**Your objective**
The entries shown here must be retyped in full, with no pictures included.

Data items
------------
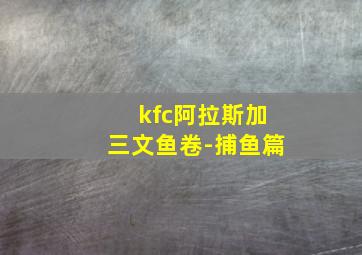 kfc阿拉斯加三文鱼卷-捕鱼篇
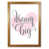 Honey Oak Frame is unavailable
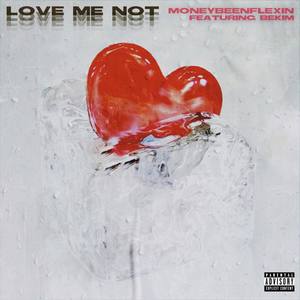 Love Me Not (Explicit)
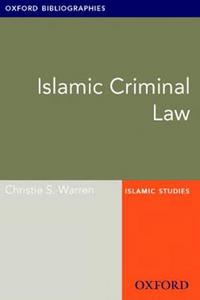 Islamic Criminal Law: Oxford Bibliographies Online Research Guide
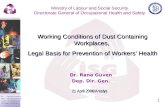 1 Tel: +90 (312) 215 50 21 Faks: +90 (312) 215 50 28 e-posta: isggm@csgb.gov.tr  Dr. Rana Güven Dep. Dir. Gen. Working Conditions.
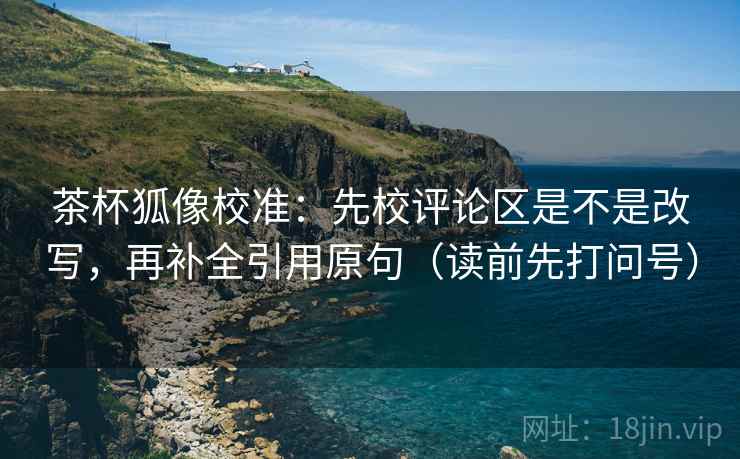 茶杯狐像校准：先校评论区是不是改写，再补全引用原句（读前先打问号）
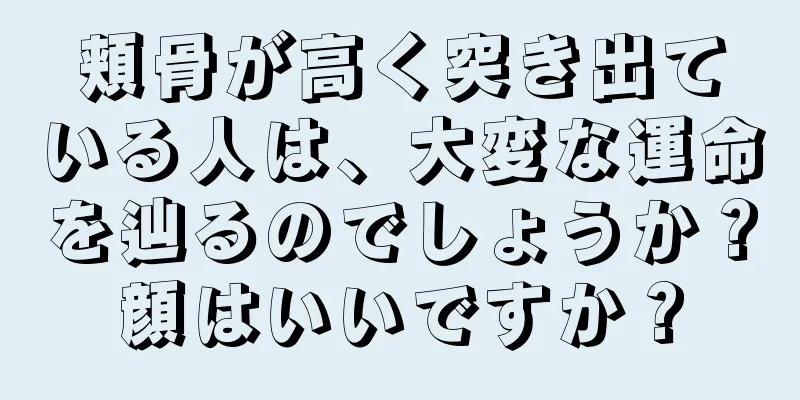 頬骨が高く突き出ている人は、大変な運命を辿るのでしょうか？顔はいいですか？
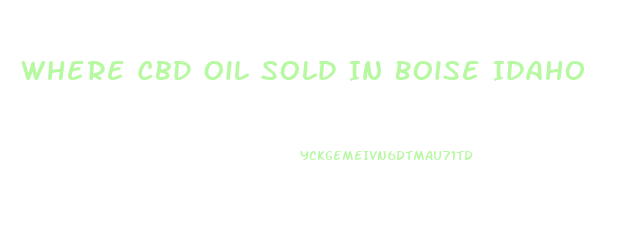 Where Cbd Oil Sold In Boise Idaho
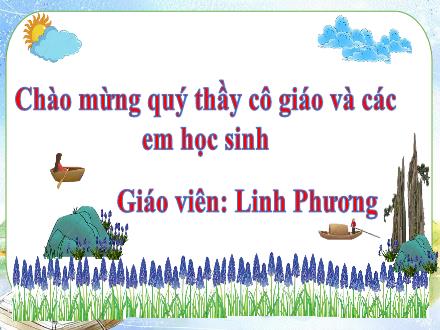 Bài giảng Ngữ văn Lớp 7 (Cánh diều) - Bài 10: Văn bản thông tin - Đọc hiểu văn bản: Ghe xuồng Nam Bộ (Minh Nguyen) - Linh Phương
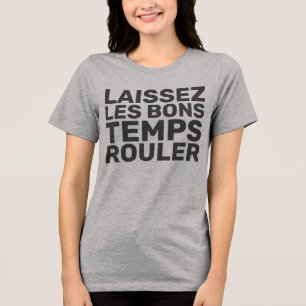 Laissez Les Bons Temps Rouler T Shirt
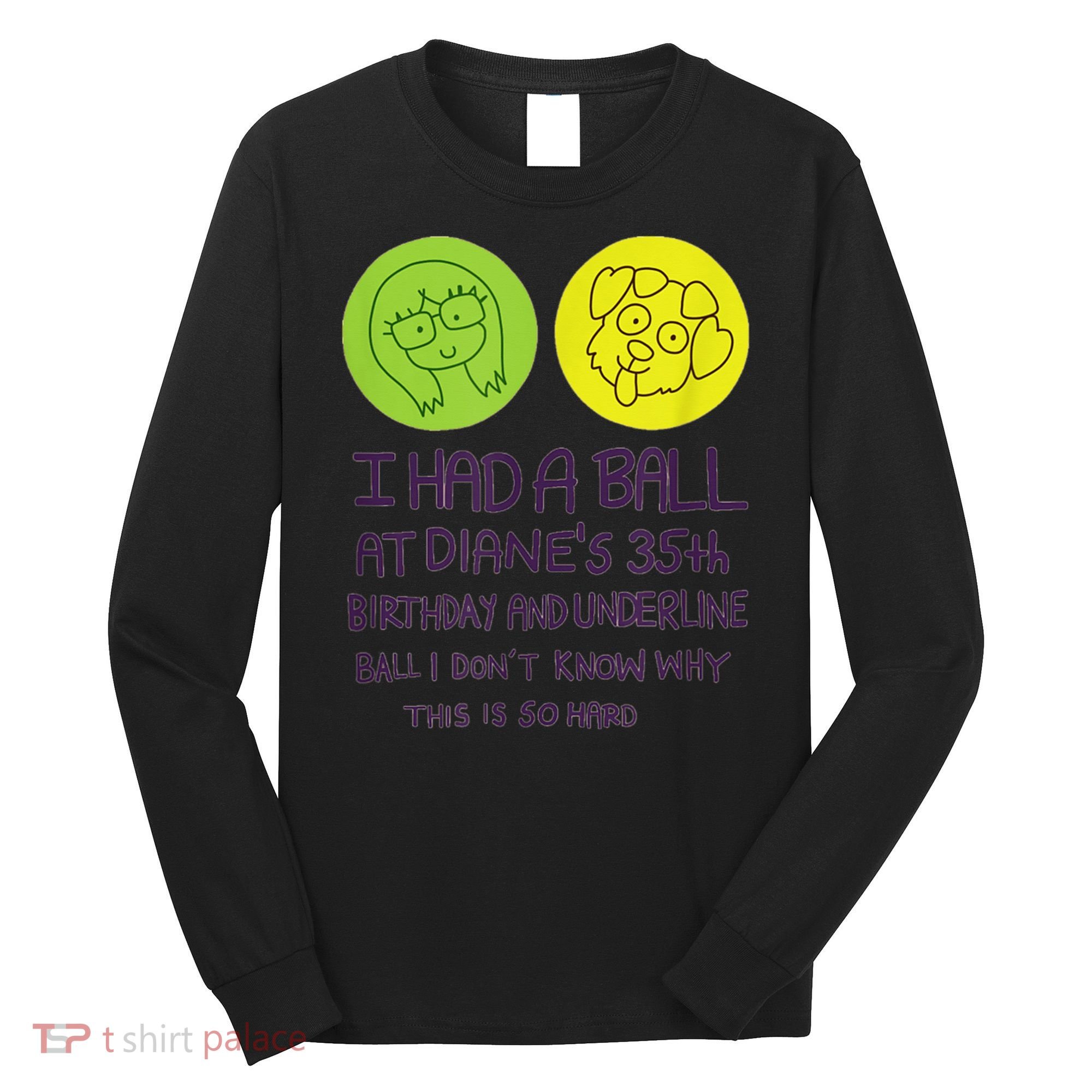 I Had A Ball At Diane's 35th Birthday  Long Sleeve Shirt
------------
**Output of the exercise**
 kfc阿拉斯加三文鱼卷-捕鱼篇
 Honey Oak Frame is unavailable
 Love Me Not (Explicit)
 Islamic Criminal Law: Oxford Bibliographies Online Research Guide
 1 Tel: +90 (312) 215 50 21 Faks: +90 (312) 215 50 28 e-posta: isggm@csgb.gov.tr  Dr. Rana Güven Dep. Dir. Gen. Working Conditions.
 茶杯狐像校准：先校评论区是不是改写，再补全引用原句（读前先打问号）
 頬骨が高く突き出ている人は、大変な運命を辿るのでしょうか？顔はいいですか？
 Where Cbd Oil Sold In Boise Idaho
 Bài giảng Ngữ văn Lớp 7 (Cánh diều) - Bài 10: Văn bản thông tin - Đọc hiểu văn bản: Ghe xuồng Nam Bộ (Minh Nguyen) - Linh Phương
 Laissez Les Bons Temps Rouler T Shirt
 I Had A Ball At Diane's 35th Birthday  Long Sleeve Shirt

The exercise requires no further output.